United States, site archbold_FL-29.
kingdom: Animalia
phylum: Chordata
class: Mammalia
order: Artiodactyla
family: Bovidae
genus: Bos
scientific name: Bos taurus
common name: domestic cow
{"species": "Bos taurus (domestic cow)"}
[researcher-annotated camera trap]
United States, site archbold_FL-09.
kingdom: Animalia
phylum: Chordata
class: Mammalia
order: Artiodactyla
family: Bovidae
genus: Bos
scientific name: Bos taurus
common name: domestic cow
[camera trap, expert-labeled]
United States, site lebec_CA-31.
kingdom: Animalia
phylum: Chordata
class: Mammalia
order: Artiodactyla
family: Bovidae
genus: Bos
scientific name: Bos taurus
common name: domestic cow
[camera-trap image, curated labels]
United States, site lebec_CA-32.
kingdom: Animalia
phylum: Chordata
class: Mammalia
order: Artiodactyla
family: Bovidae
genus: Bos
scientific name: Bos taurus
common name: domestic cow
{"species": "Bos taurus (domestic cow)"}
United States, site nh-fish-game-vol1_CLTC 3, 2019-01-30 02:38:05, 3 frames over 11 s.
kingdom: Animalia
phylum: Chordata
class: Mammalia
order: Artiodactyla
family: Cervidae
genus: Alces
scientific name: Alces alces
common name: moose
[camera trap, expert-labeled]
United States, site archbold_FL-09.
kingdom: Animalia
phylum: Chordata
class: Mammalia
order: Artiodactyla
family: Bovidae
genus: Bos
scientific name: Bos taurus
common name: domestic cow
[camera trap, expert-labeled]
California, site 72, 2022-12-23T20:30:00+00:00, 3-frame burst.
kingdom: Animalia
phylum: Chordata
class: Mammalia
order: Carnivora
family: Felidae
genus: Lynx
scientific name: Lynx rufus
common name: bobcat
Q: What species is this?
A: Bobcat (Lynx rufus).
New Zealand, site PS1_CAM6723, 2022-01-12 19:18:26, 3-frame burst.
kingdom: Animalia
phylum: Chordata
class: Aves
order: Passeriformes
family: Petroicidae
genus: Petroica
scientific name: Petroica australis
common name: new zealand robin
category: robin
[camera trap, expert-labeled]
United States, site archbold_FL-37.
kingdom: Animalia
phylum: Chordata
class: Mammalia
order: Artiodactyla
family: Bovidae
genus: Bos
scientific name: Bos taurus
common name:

┄┄┄┄┄┄┄┄┄┄

▶ **What is required**
The records above should be returned exactly.

▶ **Answer section**
United States, site archbold_FL-29.
kingdom: Animalia
phylum: Chordata
class: Mammalia
order: Artiodactyla
family: Bovidae
genus: Bos
scientific name: Bos taurus
common name: domestic cow
{"species": "Bos taurus (domestic cow)"}
[researcher-annotated camera trap]
United States, site archbold_FL-09.
kingdom: Animalia
phylum: Chordata
class: Mammalia
order: Artiodactyla
family: Bovidae
genus: Bos
scientific name: Bos taurus
common name: domestic cow
[camera trap, expert-labeled]
United States, site lebec_CA-31.
kingdom: Animalia
phylum: Chordata
class: Mammalia
order: Artiodactyla
family: Bovidae
genus: Bos
scientific name: Bos taurus
common name: domestic cow
[camera-trap image, curated labels]
United States, site lebec_CA-32.
kingdom: Animalia
phylum: Chordata
class: Mammalia
order: Artiodactyla
family: Bovidae
genus: Bos
scientific name: Bos taurus
common name: domestic cow
{"species": "Bos taurus (domestic cow)"}
United States, site nh-fish-game-vol1_CLTC 3, 2019-01-30 02:38:05, 3 frames over 11 s.
kingdom: Animalia
phylum: Chordata
class: Mammalia
order: Artiodactyla
family: Cervidae
genus: Alces
scientific name: Alces alces
common name: moose
[camera trap, expert-labeled]
United States, site archbold_FL-09.
kingdom: Animalia
phylum: Chordata
class: Mammalia
order: Artiodactyla
family: Bovidae
genus: Bos
scientific name: Bos taurus
common name: domestic cow
[camera trap, expert-labeled]
California, site 72, 2022-12-23T20:30:00+00:00, 3-frame burst.
kingdom: Animalia
phylum: Chordata
class: Mammalia
order: Carnivora
family: Felidae
genus: Lynx
scientific name: Lynx rufus
common name: bobcat
Q: What species is this?
A: Bobcat (Lynx rufus).
New Zealand, site PS1_CAM6723, 2022-01-12 19:18:26, 3-frame burst.
kingdom: Animalia
phylum: Chordata
class: Aves
order: Passeriformes
family: Petroicidae
genus: Petroica
scientific name: Petroica australis
common name: new zealand robin
category: robin
[camera trap, expert-labeled]
United States, site archbold_FL-37.
kingdom: Animalia
phylum: Chordata
class: Mammalia
order: Artiodactyla
family: Bovidae
genus: Bos
scientific name: Bos taurus
common name:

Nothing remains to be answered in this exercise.